Entries taken from a collection
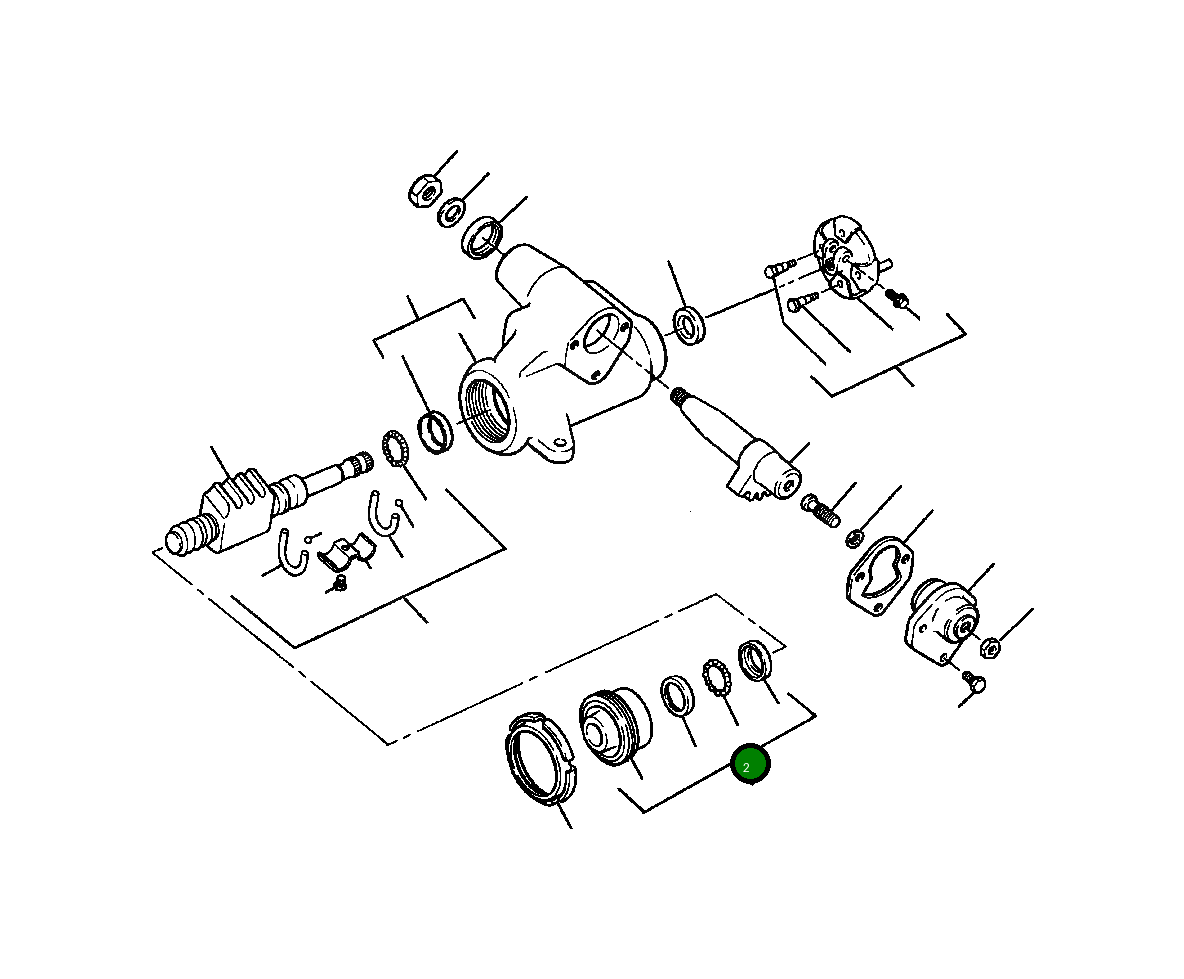 2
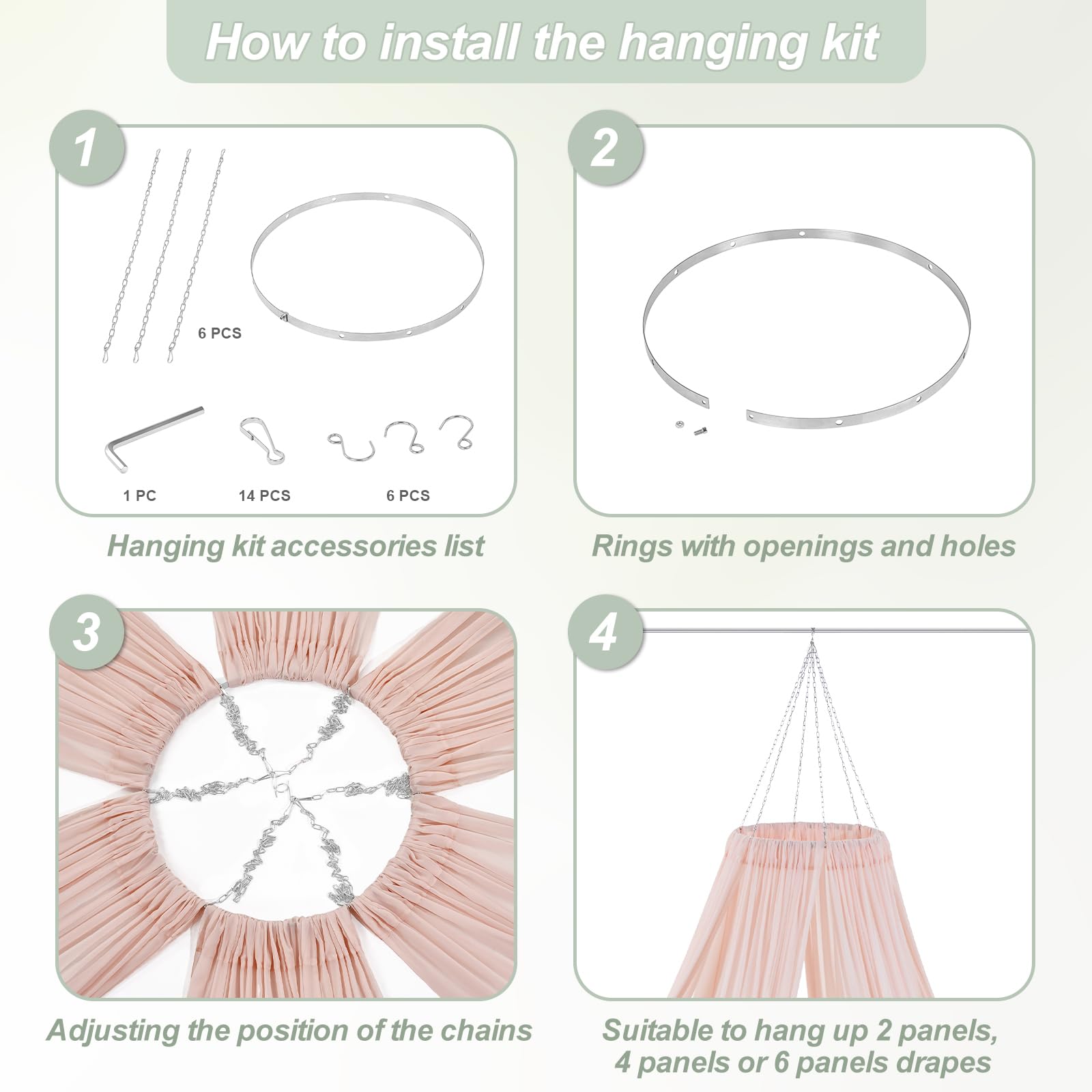 How to install the hanging kit

1

6 PCS

1 PC

14 PCS

6 PCS

Hanging kit accessories list

2

Rings with openings and holes

3

Adjusting the position of the chains

4

Suitable to hang up 2 panels, 4 panels or 6 panels drapes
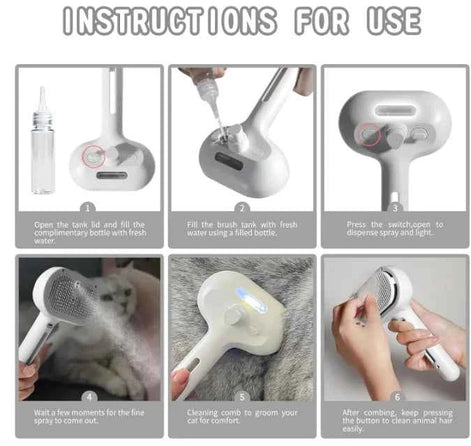 INSTRUCTIONS FOR USE

1
Open the tank lid and fill the complimentary bottle with fresh water.

2
Fill the brush tank with fresh water using a filled bottle.

3
Press the switch,open to dispense spray and light.

4
Wait a few moments for the fine spray to come out.

5
Cleaning comb to groom your cat for comfort.

6
After combing, keep pressing the button to clean animal hair easily.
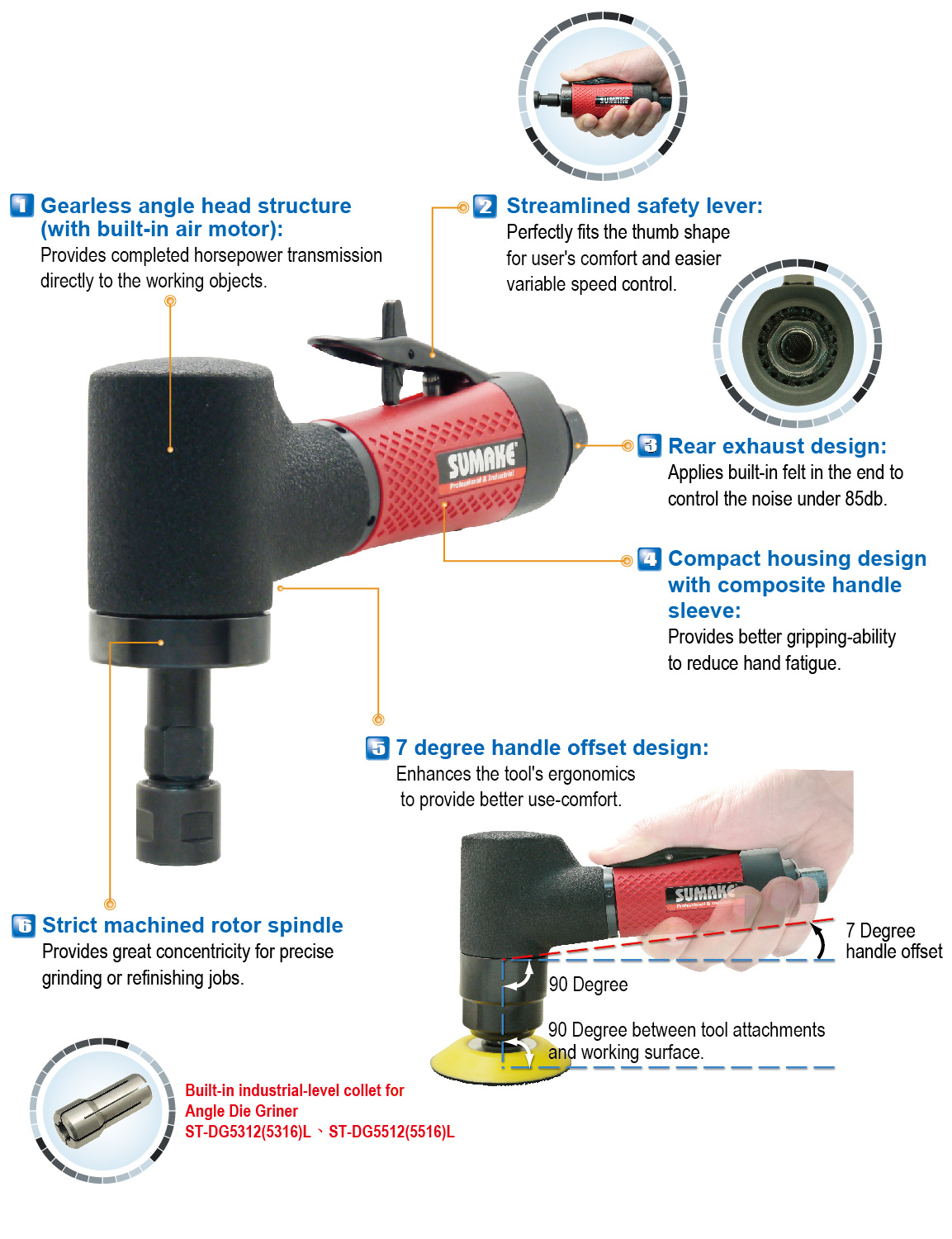 SUMAKE

1 Gearless angle head structure (with built-in air motor):
Provides completed horsepower transmission directly to the working objects.

2 Streamlined safety lever:
Perfectly fits the thumb shape for user's comfort and easier variable speed control.

SUMAKE
Professional & Industrial

3 Rear exhaust design:
Applies built-in felt in the end to control the noise under 85db.

4 Compact housing design with composite handle sleeve:
Provides better gripping-ability to reduce hand fatigue.

5 7 degree handle offset design:
Enhances the tool's ergonomics to provide better use-comfort.

SUMAKE
Professional & Industrial

7 Degree handle offset

90 Degree

90 Degree between tool attachments and working surface.

6 Strict machined rotor spindle
Provides great concentricity for precise grinding or refinishing jobs.

Built-in industrial-level collet for Angle Die Griner
ST-DG5312(5316)L 、ST-DG5512(5516)L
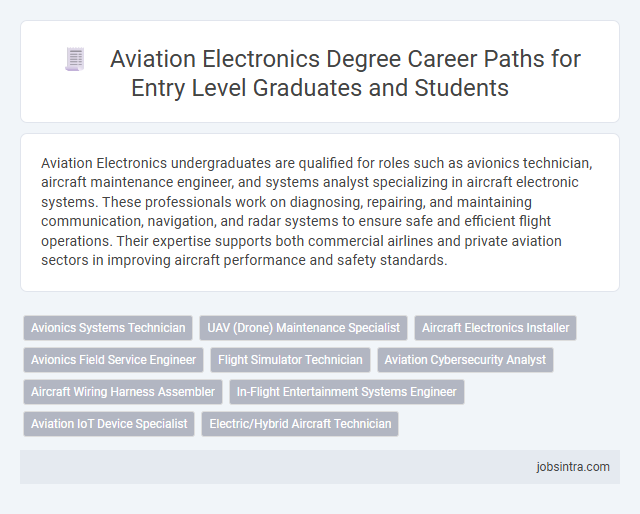 Aviation Electronics Degree Career Paths for Entry Level Graduates and Students

Aviation Electronics undergraduates are qualified for roles such as avionics technician, aircraft maintenance engineer, and systems analyst specializing in aircraft electronic systems. These professionals work on diagnosing, repairing, and maintaining communication, navigation, and radar systems to ensure safe and efficient flight operations. Their expertise supports both commercial airlines and private aviation sectors in improving aircraft performance and safety standards.

Avionics Systems Technician
UAV (Drone) Maintenance Specialist
Aircraft Electronics Installer
Avionics Field Service Engineer
Flight Simulator Technician
Aviation Cybersecurity Analyst
Aircraft Wiring Harness Assembler
In-Flight Entertainment Systems Engineer
Aviation IoT Device Specialist
Electric/Hybrid Aircraft Technician

jobsintra.com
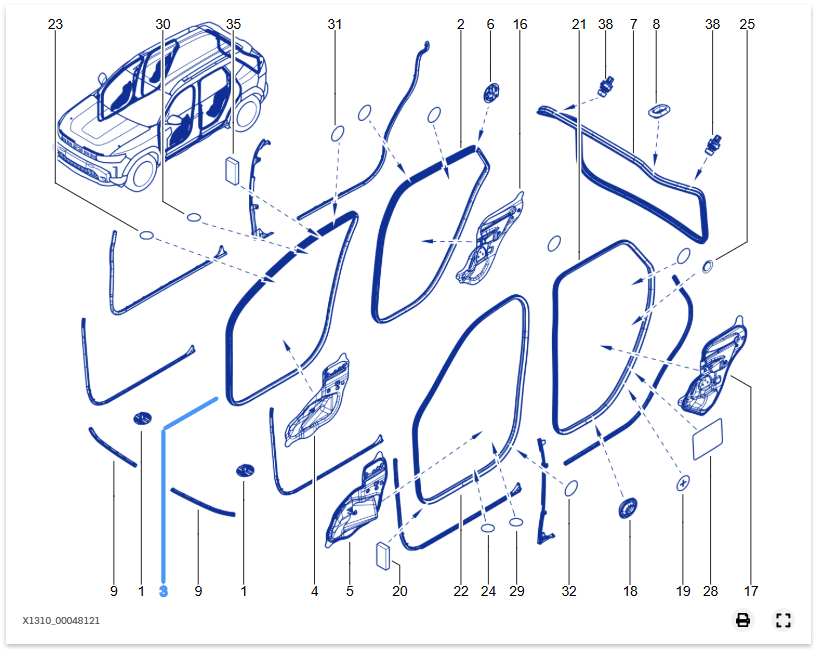 23 30 35 31 2 6 16 21 38 7 8 38 25

9 1 3 9 1 4 5 20 22 24 29 32 18 19 28 17

X1310_00048121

= Aim of the exercise =
Extract, character for character, every line from the one that holds "Aviation IoT Device Specialist" through the end of the entries above. Include both boundary lines and no pictures.

= Task answer =
Aviation IoT Device Specialist
Electric/Hybrid Aircraft Technician

jobsintra.com
 23 30 35 31 2 6 16 21 38 7 8 38 25

9 1 3 9 1 4 5 20 22 24 29 32 18 19 28 17

X1310_00048121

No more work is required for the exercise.